Linear methods often involve mathematical operations, so it may be more suitable for ordinal variables; however, the uncertainty in the gap between orders may also play a factor in the accuracy. 

It may have more variance when fitting linear methods directly to label-encoded nominal variables (unordered). May be useable for one-hot encoded and target-encoded nominal variables.
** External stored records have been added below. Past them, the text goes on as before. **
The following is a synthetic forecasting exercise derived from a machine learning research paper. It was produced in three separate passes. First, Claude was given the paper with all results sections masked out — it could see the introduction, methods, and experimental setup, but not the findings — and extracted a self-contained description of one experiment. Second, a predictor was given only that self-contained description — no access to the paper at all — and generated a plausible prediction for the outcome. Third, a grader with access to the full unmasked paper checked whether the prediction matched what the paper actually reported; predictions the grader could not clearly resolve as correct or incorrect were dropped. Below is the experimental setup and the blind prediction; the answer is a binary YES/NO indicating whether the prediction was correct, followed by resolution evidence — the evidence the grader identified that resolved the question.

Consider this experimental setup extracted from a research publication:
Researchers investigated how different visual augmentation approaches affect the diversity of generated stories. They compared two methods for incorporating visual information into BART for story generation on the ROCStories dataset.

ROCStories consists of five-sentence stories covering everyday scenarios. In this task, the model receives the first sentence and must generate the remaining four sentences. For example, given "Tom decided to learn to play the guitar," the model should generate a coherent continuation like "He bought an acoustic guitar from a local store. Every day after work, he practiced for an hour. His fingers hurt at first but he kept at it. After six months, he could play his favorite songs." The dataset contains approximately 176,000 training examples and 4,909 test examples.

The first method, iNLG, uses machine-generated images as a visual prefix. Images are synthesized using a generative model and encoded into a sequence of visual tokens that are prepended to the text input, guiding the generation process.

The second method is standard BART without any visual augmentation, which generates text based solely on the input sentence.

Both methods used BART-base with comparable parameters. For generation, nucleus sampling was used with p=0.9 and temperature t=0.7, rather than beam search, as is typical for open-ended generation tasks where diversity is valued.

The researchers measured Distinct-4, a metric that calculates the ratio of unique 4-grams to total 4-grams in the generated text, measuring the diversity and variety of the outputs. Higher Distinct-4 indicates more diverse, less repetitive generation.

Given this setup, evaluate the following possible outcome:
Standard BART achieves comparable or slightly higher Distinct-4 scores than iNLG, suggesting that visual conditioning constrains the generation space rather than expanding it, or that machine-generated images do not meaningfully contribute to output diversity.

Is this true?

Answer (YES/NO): NO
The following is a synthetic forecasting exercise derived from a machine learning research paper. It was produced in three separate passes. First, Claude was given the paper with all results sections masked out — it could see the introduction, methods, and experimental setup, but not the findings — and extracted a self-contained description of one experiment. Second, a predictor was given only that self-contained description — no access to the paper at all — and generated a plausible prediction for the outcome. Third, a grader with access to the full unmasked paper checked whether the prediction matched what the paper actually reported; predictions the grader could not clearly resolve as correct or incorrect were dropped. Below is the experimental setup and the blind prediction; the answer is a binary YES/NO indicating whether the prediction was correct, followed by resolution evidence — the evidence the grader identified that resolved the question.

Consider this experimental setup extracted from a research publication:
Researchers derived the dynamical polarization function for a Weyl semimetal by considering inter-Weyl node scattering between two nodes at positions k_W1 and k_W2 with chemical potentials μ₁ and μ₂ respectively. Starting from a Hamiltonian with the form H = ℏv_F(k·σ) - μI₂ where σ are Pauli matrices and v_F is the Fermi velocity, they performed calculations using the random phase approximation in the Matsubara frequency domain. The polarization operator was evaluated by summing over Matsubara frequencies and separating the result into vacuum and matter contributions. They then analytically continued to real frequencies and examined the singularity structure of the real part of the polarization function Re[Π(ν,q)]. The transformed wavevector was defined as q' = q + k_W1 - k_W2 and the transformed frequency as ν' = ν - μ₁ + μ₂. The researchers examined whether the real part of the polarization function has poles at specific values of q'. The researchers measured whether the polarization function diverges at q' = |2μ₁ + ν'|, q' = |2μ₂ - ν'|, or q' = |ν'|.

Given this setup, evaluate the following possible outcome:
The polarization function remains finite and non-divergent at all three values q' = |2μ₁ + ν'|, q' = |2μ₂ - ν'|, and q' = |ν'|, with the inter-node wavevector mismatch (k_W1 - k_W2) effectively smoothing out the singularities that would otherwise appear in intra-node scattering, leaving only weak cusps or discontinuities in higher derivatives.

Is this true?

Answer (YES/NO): NO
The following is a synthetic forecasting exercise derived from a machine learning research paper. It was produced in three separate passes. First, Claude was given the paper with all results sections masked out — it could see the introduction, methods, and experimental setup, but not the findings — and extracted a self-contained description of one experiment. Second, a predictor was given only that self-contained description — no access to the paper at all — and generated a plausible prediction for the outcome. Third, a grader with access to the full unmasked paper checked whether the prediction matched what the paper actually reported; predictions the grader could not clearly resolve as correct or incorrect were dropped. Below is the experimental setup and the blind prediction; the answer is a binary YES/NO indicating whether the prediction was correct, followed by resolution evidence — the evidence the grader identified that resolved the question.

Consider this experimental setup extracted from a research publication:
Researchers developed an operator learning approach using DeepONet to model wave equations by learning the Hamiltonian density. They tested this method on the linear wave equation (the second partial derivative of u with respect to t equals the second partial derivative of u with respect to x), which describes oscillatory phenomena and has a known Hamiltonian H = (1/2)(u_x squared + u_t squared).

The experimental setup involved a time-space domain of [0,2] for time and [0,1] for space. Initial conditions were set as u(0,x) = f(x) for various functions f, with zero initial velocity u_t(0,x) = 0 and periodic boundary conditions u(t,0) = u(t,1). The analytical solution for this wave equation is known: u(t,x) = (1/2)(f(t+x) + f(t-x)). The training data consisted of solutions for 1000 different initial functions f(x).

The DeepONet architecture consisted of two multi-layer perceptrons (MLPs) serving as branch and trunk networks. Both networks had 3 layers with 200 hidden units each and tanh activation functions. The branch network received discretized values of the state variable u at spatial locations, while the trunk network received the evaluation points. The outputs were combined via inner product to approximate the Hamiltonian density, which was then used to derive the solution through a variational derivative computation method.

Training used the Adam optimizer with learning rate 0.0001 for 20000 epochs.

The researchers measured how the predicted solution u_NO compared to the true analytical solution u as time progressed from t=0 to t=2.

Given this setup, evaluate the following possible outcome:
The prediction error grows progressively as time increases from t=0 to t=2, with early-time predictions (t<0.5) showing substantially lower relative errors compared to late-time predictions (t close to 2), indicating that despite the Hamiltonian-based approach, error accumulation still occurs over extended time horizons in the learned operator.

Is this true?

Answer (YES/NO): YES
## Tree-Based Methods (Ensembles)

Tree-based methods are fairly versatile at handling categorical variables because it doesn't rely on _just_ the mathematical property of the numeric representation. This means it would make sense to use ensembles on both ordinal and nominal categorical variables. The choice between Random Forest and Gradient Boosting may be based on the size of the data among other priorities.

Note that different frameworks (packages) have different ways they handle categorical variables. LightGBM is a framework that handles both nulls and categorical variables without prior encoding.

<table style="width: 100%;">
    <thead>
        <tr>
            <th style="text-align:left;">Aspect</th>
            <th style="text-align:center;">XGBoost</th>
            <th style="text-align:center;">CatBoost</th>
            <th style="text-align:center;">LightGBM</th>
        </tr>
    </thead>
    <tbody>
        <tr>
            <td>Encoding input</td>
            <td style="text-align:center;">Encoded, indicate indices</td>
            <td style="text-align:center;">Indicate indices</td>
            <td style="text-align:center;">As type "category"</td>
        </tr>
        <tr>
            <td>Encoding method</td>
            <td style="text-align:center;">Label encoding</td>
            <td style="text-align:center;">Ordered target encoding</td>
            <td style="text-align:center;">Label encoding</td>
        </tr>
        <tr>
            <td>Optimal split</td>
            <td style="text-align:center;">Similar leaf values</td>
            <td style="text-align:center;">Greedy splitting</td>
            <td style="text-align:center;">Gradient One-Sided Sampling (GOSS) + Feature Bundling</td>
        </tr>
        <tr>
            <td>Tree Growth</td>
            <td style="text-align:center;">Level-wise</td>
            <td style="text-align:center;">Level-wise, Symmetric</td>
            <td style="text-align:center;">Leaf-wise</td>
        </tr>
        <tr>
            <td>Null handling</td>
            <td style="text-align:center;">Input as is*</td>
            <td style="text-align:center;">Need to Impute</td>
            <td style="text-align:center;">Input as is</td>
        </tr>
    </tbody>
</table>


# Extra Techniques

## Neural Networks

Using a 1000-row dataset may be an unfair use case for neural networks on categorical variables. So this won't be demonstrated at this time, but we can discuss why it may not work for categorical variables, especially unordered / nominal ones. It mainly has to do with the fact that neural networks are series of mathematical operations, like taking the max or exponential, and combinations of them. This hardly makes sense for a random number that serves as a stand-in for our categorical value.

You can, however, use it for one-hot encoded or target-encoded nominal variables or label-encoded ordinal variables.